Speculation vs. Investment: Most crypto tokens now likened to penny stocks—vehicles for speculative trading, not long-term value creation. Institutional rails and the underlying tech will outlive most existing coins.
Legacy Impact: "DeFi" and altcoin investors will mostly “not benefit” as the new financial system is built on blockchain rails—only a handful of tokens will survive or matter.
“The disconnect is all the people who believed in crypto for the last 10 years that were not just bitcoiners, probably will not benefit from that…all their tokens…going to zero. While the financial system is built on our rails.” — Scott [63:35]
On Energy:
“The key thing to remember about energy prices: when they go up at high velocity, they don't stay up, they break things and go back down.” — Mike [03:30]
On Bitcoin as Collateral:
“You don't accept something as collateral unless you believe that has ... underlying value.” — James [10:58]
On Iran & Bitcoin:
“They wanted to be paid in Bitcoin. …That is something that bitcoiners have been talking about for, well, all 15 years." — Dave [18:49]
On Shorting Narratives: “Never short narratives. That's one of the things you learn in trading.” — Dave [21:42]
On the WLF Scandal:
“Printed money, used it to get a loan on real money. They got Retail to participate... now everybody can't get their money out.” — Scott [49:05]
On Crypto Token Supply:
“Crypto has infinite supply. ...most tokens ... have no reason to exist other than as a method for founders to raise money.” — Dave [57:23]

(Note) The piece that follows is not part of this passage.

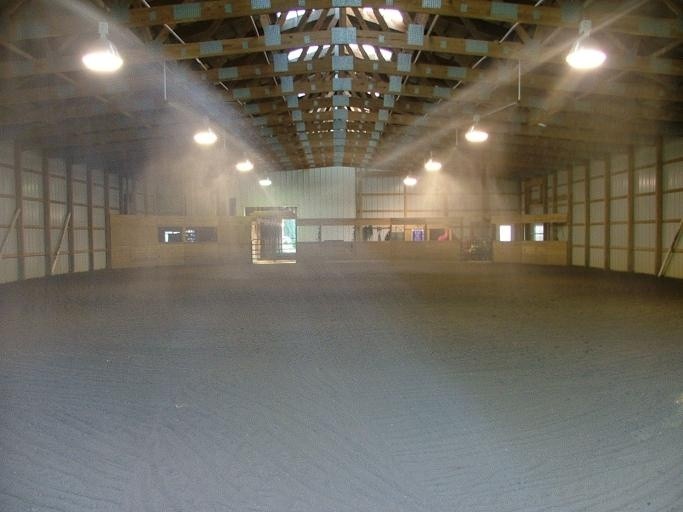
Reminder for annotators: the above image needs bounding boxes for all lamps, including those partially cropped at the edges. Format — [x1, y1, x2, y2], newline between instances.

The conversation is brisk, technical but accessible, and candid—panelists challenge each other directly but respectfully. There’s a healthy mix of skepticism, strategic insight, and dry humor, especially when comparing Bitcoin’s resilience to “shorting narratives,” or calling out the meme coin scandals as modern penny stocks.
“Own assets or be left behind. …You have to own them because it’s going to get worse, period.” — James [41:52]
For a full, rich, and realistic view of where Bitcoin and crypto markets stand today—and where the risks and opportunities lie—this episode is a must.